The Rambla's different spaces are designed to promote synergies and cross-disciplinary collaboration. 'Decision Lab' is the Rambla's research laboratory focusing on the analysis of decision-making. 'Fab Lab', modeled on a facility at MIT and the first of its kind in Europe, is an open digital fabrication space. Equipped with cutting-edge technologies—laser cutters, 3D printers, CNC machines—Fab Lab is ideal for building prototypes and testing.
'EGarage' is for entrepreneurs ready to move from ideation to production, while 'EWorks' serves students who have a clear business plan. In its first three years of activity, EWorks has helped the launch 27 companies and accelerated 24 entrepreneurial projects which have attracted over €2.5 million ($2.9 million) in funding.
'Fusion point', supported by Accenture, is a space where students interact with engineers and designers to identify concrete business problems, and formulate inter-disciplinary solutions. Jessie Pham, an MBA candidate at ESADE Business School, says that her team worked out of the Fusion Point lab while participating in the Challenge Based Innovation (CBI) program—an initiative launched by the European Organization for Nuclear Research (CERN).
Jessie and her team from ESADE jointly took part in the CBI program with students from Barcelona Design School and Barcelona School of Telecommunications Engineering. They were tasked to innovate knowledge sharing within the academic research community.
"The in-house experts are some of the most valuable assets on the Rambla," Jessie says, "along with students from other programs, the Rambla becomes an incubator of sort—fostering a community that not only supports but challenges your ideas."
Jessie is now using knowledge she's gained at ESADE Business School while helping an AI startup based in Barcelona trying to break into the US real estate market. In September, she'll be working for Delta Partners Consulting in New York City.
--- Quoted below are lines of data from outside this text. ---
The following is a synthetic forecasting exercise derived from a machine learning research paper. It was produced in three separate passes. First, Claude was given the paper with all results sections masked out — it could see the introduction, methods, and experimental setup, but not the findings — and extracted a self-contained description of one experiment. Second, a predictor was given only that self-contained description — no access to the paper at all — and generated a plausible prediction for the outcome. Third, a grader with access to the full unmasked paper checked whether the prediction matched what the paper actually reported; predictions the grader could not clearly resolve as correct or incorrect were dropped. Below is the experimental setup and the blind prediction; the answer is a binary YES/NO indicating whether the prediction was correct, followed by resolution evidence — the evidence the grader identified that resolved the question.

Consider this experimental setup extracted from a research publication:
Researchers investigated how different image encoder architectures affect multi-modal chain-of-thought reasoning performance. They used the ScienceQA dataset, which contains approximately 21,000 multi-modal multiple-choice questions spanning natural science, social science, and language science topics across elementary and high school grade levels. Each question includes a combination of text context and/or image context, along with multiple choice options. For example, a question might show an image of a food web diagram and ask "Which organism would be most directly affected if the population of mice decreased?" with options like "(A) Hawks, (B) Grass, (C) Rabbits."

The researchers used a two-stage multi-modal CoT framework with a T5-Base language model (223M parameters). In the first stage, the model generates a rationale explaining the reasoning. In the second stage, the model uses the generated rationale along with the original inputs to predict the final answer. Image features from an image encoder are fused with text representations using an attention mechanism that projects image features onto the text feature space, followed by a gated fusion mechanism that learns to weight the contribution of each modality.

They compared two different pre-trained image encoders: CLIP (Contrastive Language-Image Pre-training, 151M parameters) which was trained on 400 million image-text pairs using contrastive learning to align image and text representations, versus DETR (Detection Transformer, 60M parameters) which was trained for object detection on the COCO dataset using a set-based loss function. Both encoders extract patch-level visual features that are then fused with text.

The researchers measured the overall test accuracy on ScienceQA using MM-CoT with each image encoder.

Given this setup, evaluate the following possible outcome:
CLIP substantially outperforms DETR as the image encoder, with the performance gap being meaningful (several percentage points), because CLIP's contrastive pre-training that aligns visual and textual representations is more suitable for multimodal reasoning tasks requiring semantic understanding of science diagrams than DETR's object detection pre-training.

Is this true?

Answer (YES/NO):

Over 175 companies are expected to get involved in research projects and challenges on the Rambla while the school's alumni investors network, ESADE BAN, provides various funding opportunities. The business angels network invested over €4 million ($4.7 million) in 22 projects in 2017.
The Rambla is part of ESADE Business School's wider 'student first' initiative, which allocates a total of €10 million ($11.7 million) to creating infrastructure and learning environments meeting the challenges of globalization and disruptive technological trends.